PROBLEM TO WORK ON
The records follow. Transcribe only the lines from the line containing "Does (x=778, y=1155)" through the end, both ends included, and leave out the pictures.
START MATERIAL PROVIDED
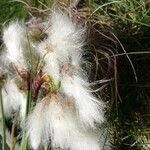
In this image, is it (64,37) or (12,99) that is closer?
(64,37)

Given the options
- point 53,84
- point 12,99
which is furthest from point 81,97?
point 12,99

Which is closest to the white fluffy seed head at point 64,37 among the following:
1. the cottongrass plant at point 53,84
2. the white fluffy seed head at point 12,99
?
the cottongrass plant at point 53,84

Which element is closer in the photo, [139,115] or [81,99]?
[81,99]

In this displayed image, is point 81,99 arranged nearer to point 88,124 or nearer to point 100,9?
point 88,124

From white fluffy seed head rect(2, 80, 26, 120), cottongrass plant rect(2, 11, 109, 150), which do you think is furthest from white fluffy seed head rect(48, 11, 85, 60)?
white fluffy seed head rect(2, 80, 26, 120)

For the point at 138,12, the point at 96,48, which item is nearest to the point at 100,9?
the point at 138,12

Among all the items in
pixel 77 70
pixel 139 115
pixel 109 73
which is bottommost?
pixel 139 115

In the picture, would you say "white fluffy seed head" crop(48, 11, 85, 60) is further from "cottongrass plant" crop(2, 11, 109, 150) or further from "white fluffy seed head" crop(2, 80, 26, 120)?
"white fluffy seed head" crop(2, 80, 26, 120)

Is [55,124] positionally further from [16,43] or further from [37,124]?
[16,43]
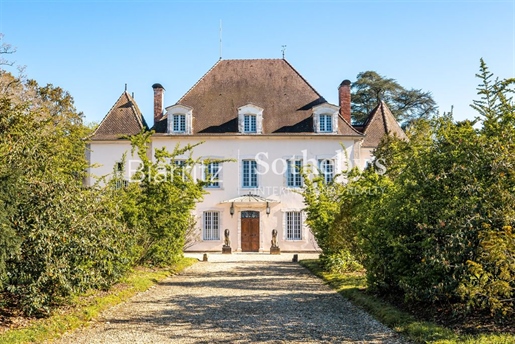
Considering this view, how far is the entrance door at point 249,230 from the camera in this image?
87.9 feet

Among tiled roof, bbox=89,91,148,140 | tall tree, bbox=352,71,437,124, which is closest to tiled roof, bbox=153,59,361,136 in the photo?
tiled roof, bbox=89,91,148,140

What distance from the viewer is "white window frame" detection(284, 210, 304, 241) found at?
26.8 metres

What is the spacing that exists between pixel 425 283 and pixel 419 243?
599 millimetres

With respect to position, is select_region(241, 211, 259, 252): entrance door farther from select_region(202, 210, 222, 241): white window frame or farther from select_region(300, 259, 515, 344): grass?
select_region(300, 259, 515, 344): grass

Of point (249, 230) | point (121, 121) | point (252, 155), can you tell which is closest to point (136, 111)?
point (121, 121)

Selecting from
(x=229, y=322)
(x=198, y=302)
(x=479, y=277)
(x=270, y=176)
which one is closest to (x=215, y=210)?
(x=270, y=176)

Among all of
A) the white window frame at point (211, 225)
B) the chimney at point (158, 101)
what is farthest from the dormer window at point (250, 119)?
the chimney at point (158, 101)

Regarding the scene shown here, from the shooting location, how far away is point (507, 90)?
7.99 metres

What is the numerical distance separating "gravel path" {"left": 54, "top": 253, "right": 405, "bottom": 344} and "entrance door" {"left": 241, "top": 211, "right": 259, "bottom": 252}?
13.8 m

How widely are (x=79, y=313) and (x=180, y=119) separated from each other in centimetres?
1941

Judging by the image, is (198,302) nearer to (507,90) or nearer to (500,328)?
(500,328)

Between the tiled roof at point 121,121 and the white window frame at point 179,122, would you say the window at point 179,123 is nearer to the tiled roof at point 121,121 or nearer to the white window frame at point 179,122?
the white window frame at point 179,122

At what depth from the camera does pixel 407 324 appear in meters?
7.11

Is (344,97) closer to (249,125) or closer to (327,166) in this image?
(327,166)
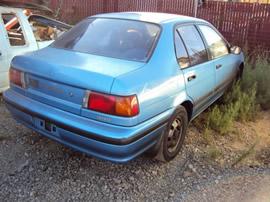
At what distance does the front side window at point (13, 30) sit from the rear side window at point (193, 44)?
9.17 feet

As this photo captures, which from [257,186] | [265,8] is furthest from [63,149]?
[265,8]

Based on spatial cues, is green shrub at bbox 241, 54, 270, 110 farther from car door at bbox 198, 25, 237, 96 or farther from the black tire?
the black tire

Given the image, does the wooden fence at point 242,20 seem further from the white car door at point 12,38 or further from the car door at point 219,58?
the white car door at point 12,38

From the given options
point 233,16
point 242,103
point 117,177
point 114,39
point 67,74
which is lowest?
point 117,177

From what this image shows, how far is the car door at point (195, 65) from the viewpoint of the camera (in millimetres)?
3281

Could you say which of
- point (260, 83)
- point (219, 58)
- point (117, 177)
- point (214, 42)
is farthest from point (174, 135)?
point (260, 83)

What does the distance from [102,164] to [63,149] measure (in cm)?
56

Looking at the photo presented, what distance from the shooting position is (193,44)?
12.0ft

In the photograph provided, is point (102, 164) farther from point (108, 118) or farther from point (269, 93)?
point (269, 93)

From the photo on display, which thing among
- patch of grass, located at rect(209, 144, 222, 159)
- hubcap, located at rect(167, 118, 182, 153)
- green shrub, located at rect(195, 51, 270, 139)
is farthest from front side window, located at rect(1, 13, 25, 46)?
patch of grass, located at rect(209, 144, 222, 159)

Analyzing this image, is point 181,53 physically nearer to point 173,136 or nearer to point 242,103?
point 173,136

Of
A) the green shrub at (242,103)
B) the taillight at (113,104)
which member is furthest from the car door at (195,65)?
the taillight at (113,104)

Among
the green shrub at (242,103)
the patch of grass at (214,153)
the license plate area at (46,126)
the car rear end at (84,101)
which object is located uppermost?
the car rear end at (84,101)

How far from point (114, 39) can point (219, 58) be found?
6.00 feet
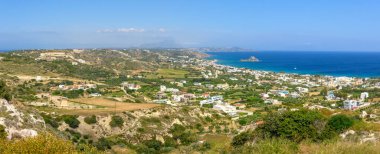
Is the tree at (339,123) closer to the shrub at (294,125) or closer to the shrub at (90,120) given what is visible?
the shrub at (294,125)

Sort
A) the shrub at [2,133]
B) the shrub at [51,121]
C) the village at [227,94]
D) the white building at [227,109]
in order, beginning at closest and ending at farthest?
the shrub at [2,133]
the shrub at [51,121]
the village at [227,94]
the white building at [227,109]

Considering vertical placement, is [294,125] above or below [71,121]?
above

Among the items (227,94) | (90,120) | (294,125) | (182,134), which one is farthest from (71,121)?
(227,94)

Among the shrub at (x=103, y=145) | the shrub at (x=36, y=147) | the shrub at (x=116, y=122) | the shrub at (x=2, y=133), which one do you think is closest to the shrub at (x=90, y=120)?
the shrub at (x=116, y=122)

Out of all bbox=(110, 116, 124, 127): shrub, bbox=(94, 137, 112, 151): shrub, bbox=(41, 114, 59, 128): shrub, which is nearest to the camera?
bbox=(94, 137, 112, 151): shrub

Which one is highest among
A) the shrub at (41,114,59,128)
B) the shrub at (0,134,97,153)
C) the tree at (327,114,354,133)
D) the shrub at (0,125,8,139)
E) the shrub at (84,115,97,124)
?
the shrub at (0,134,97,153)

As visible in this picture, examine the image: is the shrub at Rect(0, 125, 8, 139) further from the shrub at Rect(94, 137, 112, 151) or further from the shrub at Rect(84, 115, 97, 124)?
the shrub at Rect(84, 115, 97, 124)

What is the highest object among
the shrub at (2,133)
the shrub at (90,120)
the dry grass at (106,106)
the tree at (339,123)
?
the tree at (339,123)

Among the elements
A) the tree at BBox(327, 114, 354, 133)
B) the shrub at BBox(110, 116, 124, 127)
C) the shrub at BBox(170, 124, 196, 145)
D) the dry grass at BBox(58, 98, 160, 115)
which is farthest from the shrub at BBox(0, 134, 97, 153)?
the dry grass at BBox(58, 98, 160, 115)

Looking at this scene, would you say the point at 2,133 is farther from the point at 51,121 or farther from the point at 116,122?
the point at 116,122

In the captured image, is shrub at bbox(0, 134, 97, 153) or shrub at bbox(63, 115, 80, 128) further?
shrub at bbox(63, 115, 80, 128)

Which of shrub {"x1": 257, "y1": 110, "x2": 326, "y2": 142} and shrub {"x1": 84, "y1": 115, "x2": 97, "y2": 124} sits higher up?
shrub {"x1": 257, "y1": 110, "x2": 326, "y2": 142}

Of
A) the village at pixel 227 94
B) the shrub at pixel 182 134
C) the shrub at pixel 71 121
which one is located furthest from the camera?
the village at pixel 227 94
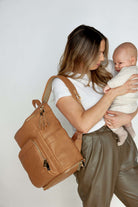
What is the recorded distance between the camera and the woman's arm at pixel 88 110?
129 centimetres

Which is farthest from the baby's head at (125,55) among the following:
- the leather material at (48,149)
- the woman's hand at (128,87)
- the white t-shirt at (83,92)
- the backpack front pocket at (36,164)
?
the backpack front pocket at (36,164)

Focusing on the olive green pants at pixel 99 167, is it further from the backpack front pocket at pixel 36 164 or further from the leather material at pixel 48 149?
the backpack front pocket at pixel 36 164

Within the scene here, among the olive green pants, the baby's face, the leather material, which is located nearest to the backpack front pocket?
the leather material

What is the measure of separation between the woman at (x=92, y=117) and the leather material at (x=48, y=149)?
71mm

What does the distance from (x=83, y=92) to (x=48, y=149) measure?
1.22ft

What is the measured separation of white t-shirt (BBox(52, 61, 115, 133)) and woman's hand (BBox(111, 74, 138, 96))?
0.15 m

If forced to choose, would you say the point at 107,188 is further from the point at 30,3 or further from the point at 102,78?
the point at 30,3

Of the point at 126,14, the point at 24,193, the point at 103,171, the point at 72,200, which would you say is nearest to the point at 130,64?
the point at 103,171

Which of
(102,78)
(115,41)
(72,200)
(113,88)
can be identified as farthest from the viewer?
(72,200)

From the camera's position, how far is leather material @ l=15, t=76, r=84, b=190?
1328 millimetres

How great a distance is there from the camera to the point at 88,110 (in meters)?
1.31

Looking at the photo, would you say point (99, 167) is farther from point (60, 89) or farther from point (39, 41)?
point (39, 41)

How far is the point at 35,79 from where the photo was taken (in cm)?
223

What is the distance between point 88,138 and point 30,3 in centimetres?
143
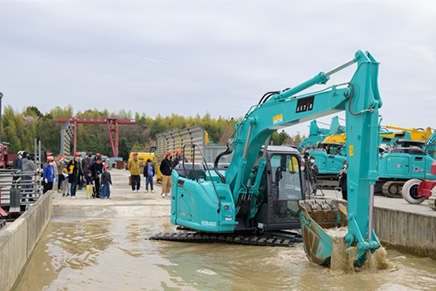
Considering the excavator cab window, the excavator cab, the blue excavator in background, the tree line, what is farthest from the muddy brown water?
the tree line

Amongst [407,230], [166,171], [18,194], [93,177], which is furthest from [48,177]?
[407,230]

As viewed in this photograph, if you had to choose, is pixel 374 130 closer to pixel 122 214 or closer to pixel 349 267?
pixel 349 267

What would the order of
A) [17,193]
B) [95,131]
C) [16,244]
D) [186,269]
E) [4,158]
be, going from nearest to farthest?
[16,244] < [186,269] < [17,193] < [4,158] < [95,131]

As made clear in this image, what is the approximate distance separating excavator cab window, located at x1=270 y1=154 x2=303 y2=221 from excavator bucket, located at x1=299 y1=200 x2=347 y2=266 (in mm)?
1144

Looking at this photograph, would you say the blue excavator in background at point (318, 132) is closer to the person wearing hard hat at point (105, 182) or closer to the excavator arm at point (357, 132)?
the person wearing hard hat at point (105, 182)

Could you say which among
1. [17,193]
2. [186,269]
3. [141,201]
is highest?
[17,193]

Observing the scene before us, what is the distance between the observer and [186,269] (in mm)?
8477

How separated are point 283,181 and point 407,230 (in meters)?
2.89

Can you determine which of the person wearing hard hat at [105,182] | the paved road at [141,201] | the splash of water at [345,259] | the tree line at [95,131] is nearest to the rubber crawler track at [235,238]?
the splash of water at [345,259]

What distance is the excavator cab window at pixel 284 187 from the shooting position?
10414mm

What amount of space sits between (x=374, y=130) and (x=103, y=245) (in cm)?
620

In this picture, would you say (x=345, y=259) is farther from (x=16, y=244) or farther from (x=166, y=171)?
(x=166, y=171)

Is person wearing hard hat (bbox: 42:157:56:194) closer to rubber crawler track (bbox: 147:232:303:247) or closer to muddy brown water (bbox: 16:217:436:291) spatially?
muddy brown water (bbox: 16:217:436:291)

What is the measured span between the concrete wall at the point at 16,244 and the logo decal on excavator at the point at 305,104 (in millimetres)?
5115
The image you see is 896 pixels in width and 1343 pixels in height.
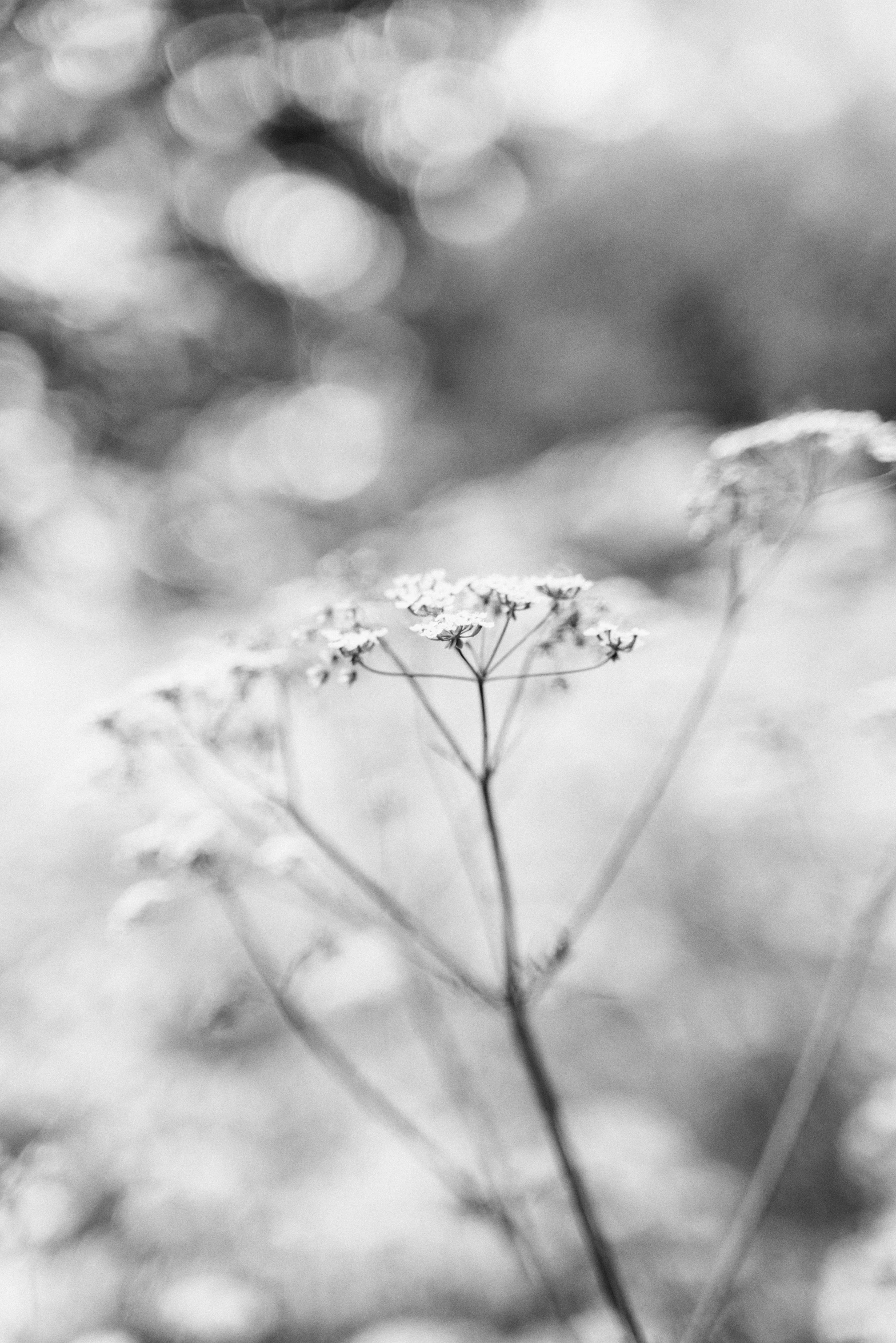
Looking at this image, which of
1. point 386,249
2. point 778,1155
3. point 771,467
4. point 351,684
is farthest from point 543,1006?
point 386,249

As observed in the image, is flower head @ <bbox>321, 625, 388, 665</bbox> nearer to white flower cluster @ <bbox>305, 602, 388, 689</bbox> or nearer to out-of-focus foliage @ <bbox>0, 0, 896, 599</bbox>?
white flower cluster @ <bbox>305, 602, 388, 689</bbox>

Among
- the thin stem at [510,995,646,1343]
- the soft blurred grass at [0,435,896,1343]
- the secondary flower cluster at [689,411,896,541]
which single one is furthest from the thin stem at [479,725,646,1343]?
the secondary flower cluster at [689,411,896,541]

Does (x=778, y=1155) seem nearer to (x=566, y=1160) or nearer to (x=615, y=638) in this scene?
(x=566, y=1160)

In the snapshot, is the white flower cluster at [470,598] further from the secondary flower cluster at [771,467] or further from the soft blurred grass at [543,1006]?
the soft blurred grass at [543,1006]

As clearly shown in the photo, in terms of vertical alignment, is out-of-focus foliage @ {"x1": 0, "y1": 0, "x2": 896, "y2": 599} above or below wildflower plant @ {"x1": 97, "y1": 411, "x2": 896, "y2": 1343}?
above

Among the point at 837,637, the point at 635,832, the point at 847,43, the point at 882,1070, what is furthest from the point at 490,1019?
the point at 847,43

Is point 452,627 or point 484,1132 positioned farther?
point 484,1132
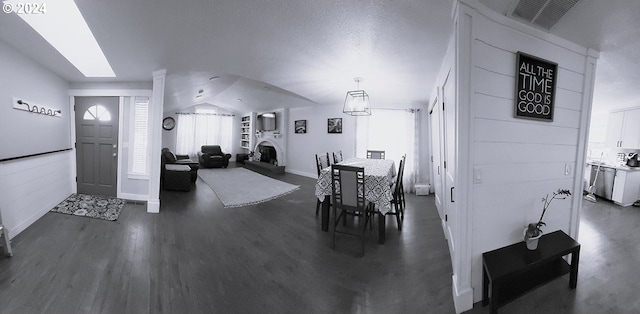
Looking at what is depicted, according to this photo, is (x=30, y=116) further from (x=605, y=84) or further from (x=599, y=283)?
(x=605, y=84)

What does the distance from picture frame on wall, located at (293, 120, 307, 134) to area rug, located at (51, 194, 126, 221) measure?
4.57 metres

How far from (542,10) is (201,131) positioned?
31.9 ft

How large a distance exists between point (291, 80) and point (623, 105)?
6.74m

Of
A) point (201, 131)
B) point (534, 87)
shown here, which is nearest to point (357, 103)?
END MATERIAL PROVIDED
ANSWER TO THE TASK
Does (x=778, y=1155) seem nearer to (x=566, y=1160) or nearer to (x=615, y=638) in this scene?
(x=566, y=1160)

In the snapshot, is the white flower cluster at [470,598] further from the secondary flower cluster at [771,467] or further from the soft blurred grass at [543,1006]?
the soft blurred grass at [543,1006]

As clearly shown in the photo, in terms of vertical alignment, is out-of-focus foliage @ {"x1": 0, "y1": 0, "x2": 896, "y2": 599} above or below wildflower plant @ {"x1": 97, "y1": 411, "x2": 896, "y2": 1343}?
above

Among the point at 837,637, the point at 635,832, the point at 847,43, the point at 882,1070, what is furthest from the point at 490,1019?
the point at 847,43

Is point 452,627 or point 484,1132 positioned farther?
point 484,1132
Looking at what is depicted, according to this photo, is (x=30, y=116) further from (x=605, y=84) or further from (x=599, y=283)?
(x=605, y=84)

What does the distance from picture frame on wall, located at (293, 120, 307, 134) to area rug, located at (51, 194, 126, 221) measure?
4.57 metres

How far from (542,10) is (201,131) positioned?
31.9 ft

How large a distance exists between point (291, 80) and point (623, 105)?
6.74m

Of
A) point (201, 131)
B) point (534, 87)
shown here, which is nearest to point (357, 103)?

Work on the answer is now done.